Google Bard has recently achieved a significant milestone by surpassing GPT-4 on the LMSYS Leaderboard, positioning itself as the second highest-scoring chatbot in the competitive landscape. This advancement signals a shift in the chatbot arena, as Bard gains ground on GPT-4 Turbo, which continues to hold the top position. Historically, both GPT-4 Turbo and GPT-4 maintained dominance over the leaderboard, but Bard's ascent is attributed to its recent upgrade to Google's cutting-edge Gemini Pro large multimodal model.
The Chatbot Arena Leaderboard, developed by LMSYS Org—an open research group collaborating with the University of California, Berkeley, University of California, San Diego, and Carnegie Mellon University—serves as a benchmark platform for large language models. It features a unique format where models engage in “anonymous, randomized battles,” and rankings are determined using the Elo rating system, widely recognized in chess and competitive gaming.
Bard's latest version powered by Gemini Pro has become the second model to score over 1200 points on the leaderboard. This surge is part of a broader evolution as Google transitions from its previous model, PaLM 2, to the more advanced Gemini, which was first unveiled last December. The initial Pro version of Gemini has already been integrated into Bard, with the highly anticipated Gemini Ultra version expected to be released soon.
In this competitive landscape, Bard also outperformed all versions of Anthropic's Claude model, with the Gemini Pro Dev API version securing a higher rank than Claude 2.1 and GPT-3.5 Turbo. LMSYS expressed enthusiasm for this progression, stating, “The race is heating up like never before! Super excited to see what's next for Bard with the forthcoming Gemini Ultra release.”
Bard's rise is a welcome development for Google, especially following its challenging initial rollout. The chatbot has undergone regular updates, enhancing its integration across various Google applications, including YouTube and Docs. Feedback from users, particularly Redditors, has played a crucial role in shaping Bard's evolution. Following a solicitation for input from a Google product manager, users expressed a desire for Bard to offer features similar to ChatGPT, including dedicated mobile applications, customized instructions, and image generation capabilities—many of which are already in development.

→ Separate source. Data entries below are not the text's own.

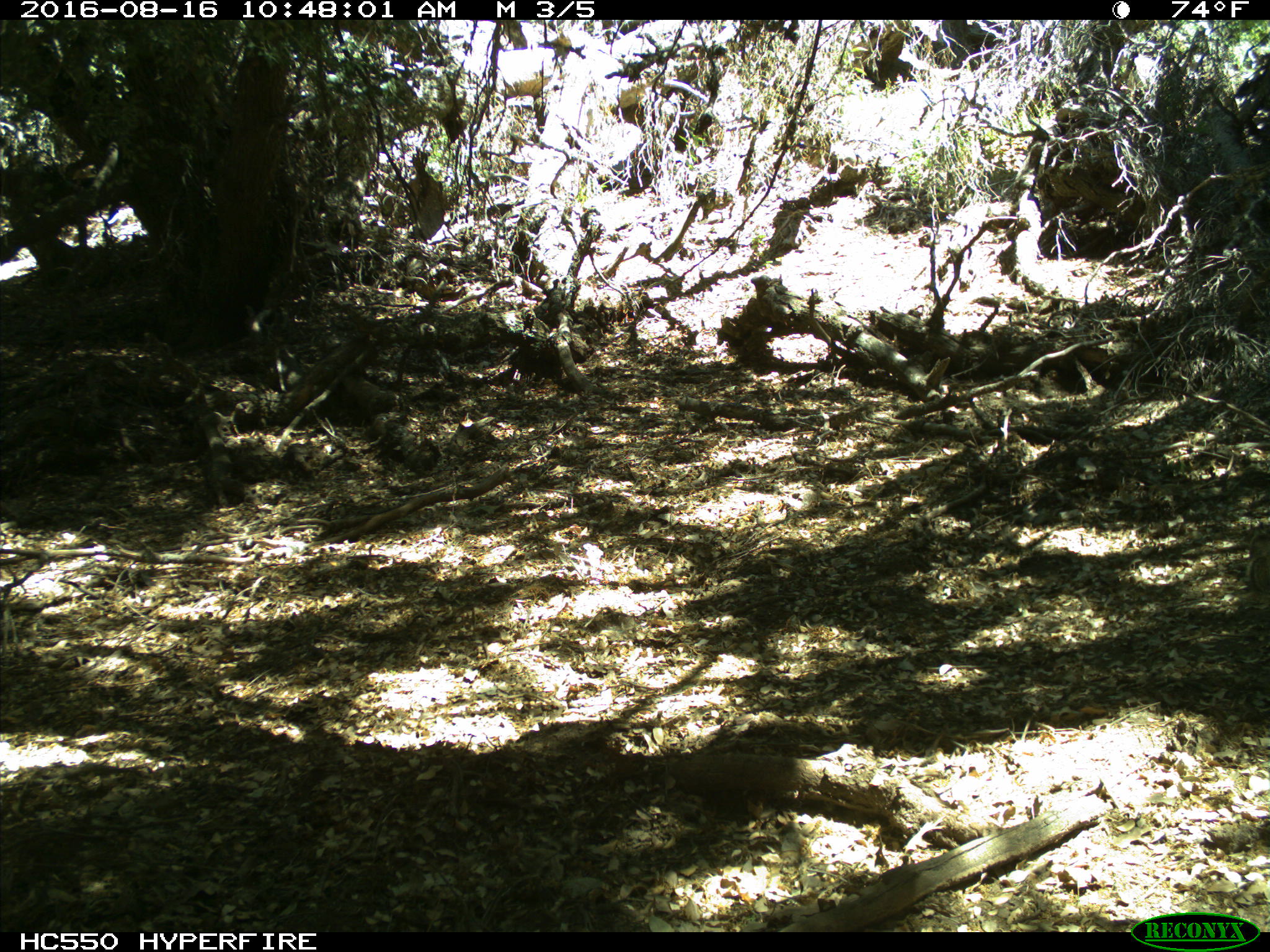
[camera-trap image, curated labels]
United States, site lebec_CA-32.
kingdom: Animalia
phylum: Chordata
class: Mammalia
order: Rodentia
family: Sciuridae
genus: Sciurus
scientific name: Sciurus carolinensis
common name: eastern gray squirrel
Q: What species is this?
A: Sciurus carolinensis (eastern gray squirrel).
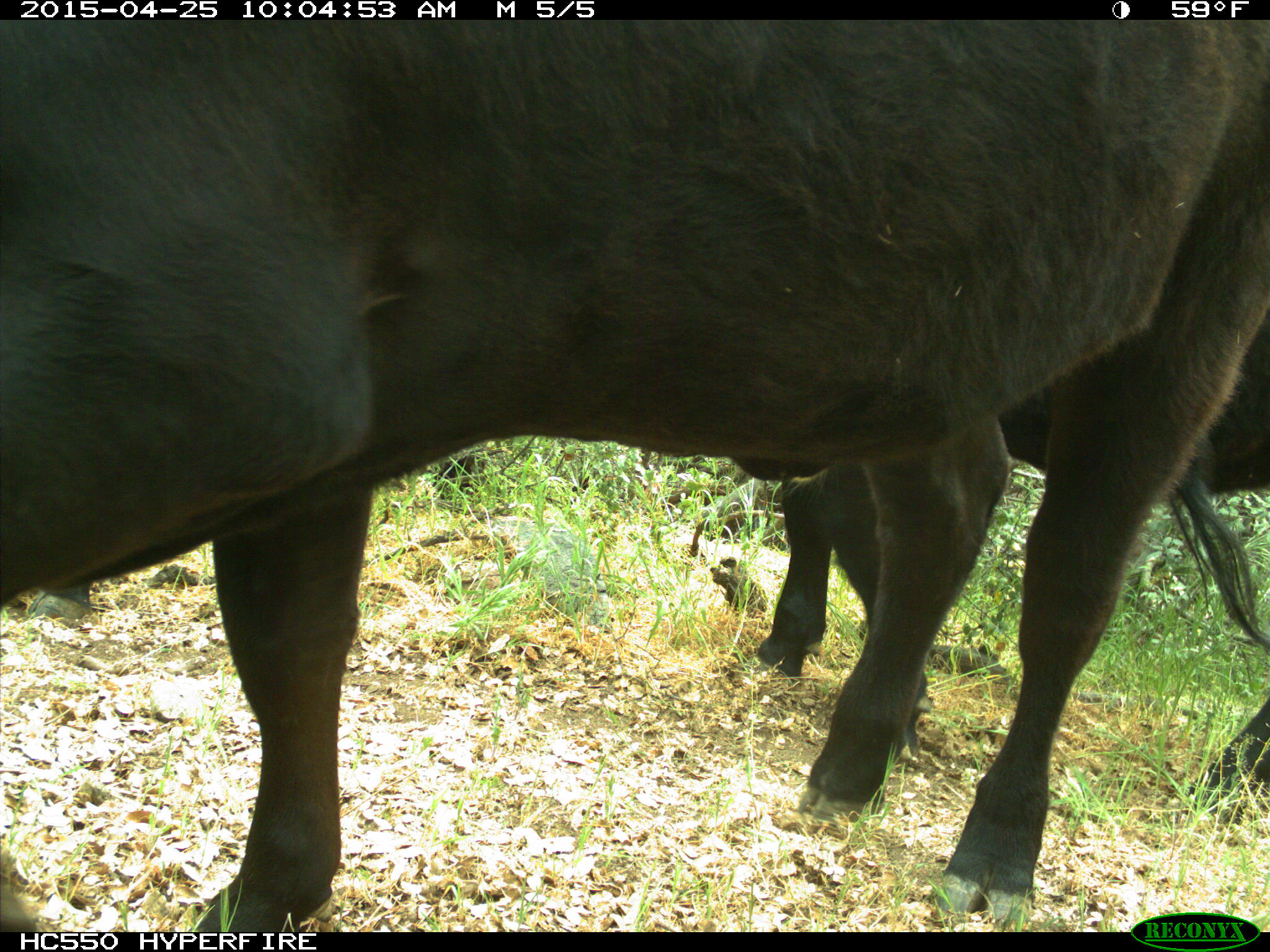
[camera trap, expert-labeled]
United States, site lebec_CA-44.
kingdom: Animalia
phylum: Chordata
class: Mammalia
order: Artiodactyla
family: Suidae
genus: Sus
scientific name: Sus scrofa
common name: wild boar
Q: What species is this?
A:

While OpenAI's GPT-4 has consistently dominated model rankings, it remains firmly positioned at the top of Stanford's HELM Leaderboard, with GPT-4 Turbo close behind. Meanwhile, PaLM 2, the previous foundation for Bard, struggled to secure a high position, as it was surpassed by the Palmyra X V3 model from AI startup Writer, marking it as the highest-scoring non-OpenAI model on the HELM leaderboard.
As the landscape evolves, the competition among leading AI chatbots intensifies, setting the stage for innovative developments that will shape the future of conversational AI.